The commission, a five-member panel that oversees the Police Department, is scheduled to review the findings in closed session today and will make the final determination as to whether the officers acted according to policy.
“Trust and transparency are the foundation of the relationship between the Los Angeles Police Department and people it serves,” Garcetti said in a written statement earlier Monday. “I have confidence that the Police Commission will conduct an impartial and fair-minded review of the investigations conducted by both the LAPD and the independent inspector general.”
While Garcetti traveled to Washington, D.C., on Monday to meet with federal officials to discuss funding for Los Angeles programs, Black Lives Matter said it “will remain unmoved” from outside Garcetti’s home until today’s commission meeting. The protesters have called for the firing of Police Chief Charlie Beck, that the fate of the officers involved be discussed by the Police Commission in open session — which would be contrary to current state law — and that the city works with Black Lives Matter-Los Angeles to develop a policy for reparations “for the families of victims of police abuse and killings.”
“I think this is one of the most profound ways that residents of Los Angeles County can hold their elected officials accountable,” said Patrisse Cullors, co-founder of Black Lives Matter and a founder of the local chapter, said of the protest in front of Getty House. “We think Mayor Garcetti has largely neglected the needs of black people, especially poor black people like Ezell Ford, who was walking home … and was killed by officers on the way home.”
A member of the mayor’s security detail appeared to try to physically remove a female protester who was standing in front of Garcetti’s car before he left.
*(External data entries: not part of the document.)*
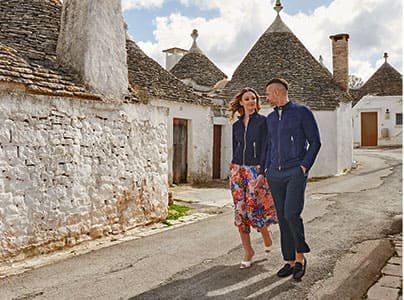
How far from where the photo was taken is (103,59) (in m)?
7.14

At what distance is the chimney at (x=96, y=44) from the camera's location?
6.89 meters

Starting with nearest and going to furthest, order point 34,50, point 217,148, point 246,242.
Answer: point 246,242 → point 34,50 → point 217,148

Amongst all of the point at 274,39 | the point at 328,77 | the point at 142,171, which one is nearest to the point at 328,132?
the point at 328,77

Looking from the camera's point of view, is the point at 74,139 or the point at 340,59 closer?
the point at 74,139

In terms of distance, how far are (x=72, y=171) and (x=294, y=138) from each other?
336cm

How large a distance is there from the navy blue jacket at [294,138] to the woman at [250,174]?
0.30 metres

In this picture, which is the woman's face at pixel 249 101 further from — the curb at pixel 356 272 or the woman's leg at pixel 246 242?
the curb at pixel 356 272

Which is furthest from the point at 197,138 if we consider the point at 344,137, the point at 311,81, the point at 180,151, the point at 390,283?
the point at 390,283

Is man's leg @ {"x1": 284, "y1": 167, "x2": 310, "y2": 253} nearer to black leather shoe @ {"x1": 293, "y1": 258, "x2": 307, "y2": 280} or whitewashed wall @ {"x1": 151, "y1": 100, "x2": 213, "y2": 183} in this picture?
black leather shoe @ {"x1": 293, "y1": 258, "x2": 307, "y2": 280}

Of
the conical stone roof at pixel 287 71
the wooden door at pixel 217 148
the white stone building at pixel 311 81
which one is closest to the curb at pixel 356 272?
Result: the wooden door at pixel 217 148

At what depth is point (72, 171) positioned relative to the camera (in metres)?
5.96

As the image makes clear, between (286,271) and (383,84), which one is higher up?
(383,84)

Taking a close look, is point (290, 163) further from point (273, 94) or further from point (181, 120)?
point (181, 120)

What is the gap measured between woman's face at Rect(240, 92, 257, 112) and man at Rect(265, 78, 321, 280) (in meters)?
0.30
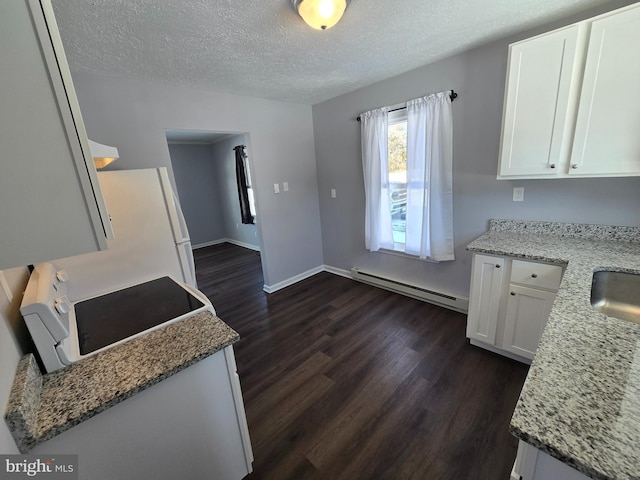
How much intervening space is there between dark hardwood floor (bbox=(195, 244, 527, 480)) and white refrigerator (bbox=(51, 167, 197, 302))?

A statement from Black Lives Matter-Los Angeles stated the protester was “physically assaulted.”
Garcetti, who was criticized Sunday by Ford’s mother, Tritobia, for his office’s handling of the incident, said he left a message Sunday for her telling her, “My heart goes out to her and her grieving family, as it has since the news first broke last August.”
He said he looks forward to meeting with her in the coming days.
Garcetti is scheduled to return from Washington today, a spokesman said.
Once the Police Commission makes its decision, a summary of “relevant facts,” the recommendations of the police chief and the inspector general and the findings of the police commissioners will be made available online at www.lapdonline.org, according to the inspector general’s office. An employee could not say Monday, however, whether the report would be posted today or later in the week.
Ford was shot by gang enforcement officers Sharlton Wampler and Antonio Villegas about 8:10 p.m. Aug. 11 on West 65th Street during an investigative stop. When police attempted to detain Ford, he grabbed an officer, forced him to the ground, grabbed his handgun and attempted to remove the gun from its holster, according to a preliminary police account. The officer yelled out to his partner that Ford had his gun and the partner fired two rounds, hitting Ford. About the same time, the officer on the ground, while on his back, grabbed his backup weapon and fired one shot at close range, hitting Ford in his back, police said. Both officers have been placed on administrative duty.
The Ford family has filed wrongful death suits both in federal and state court.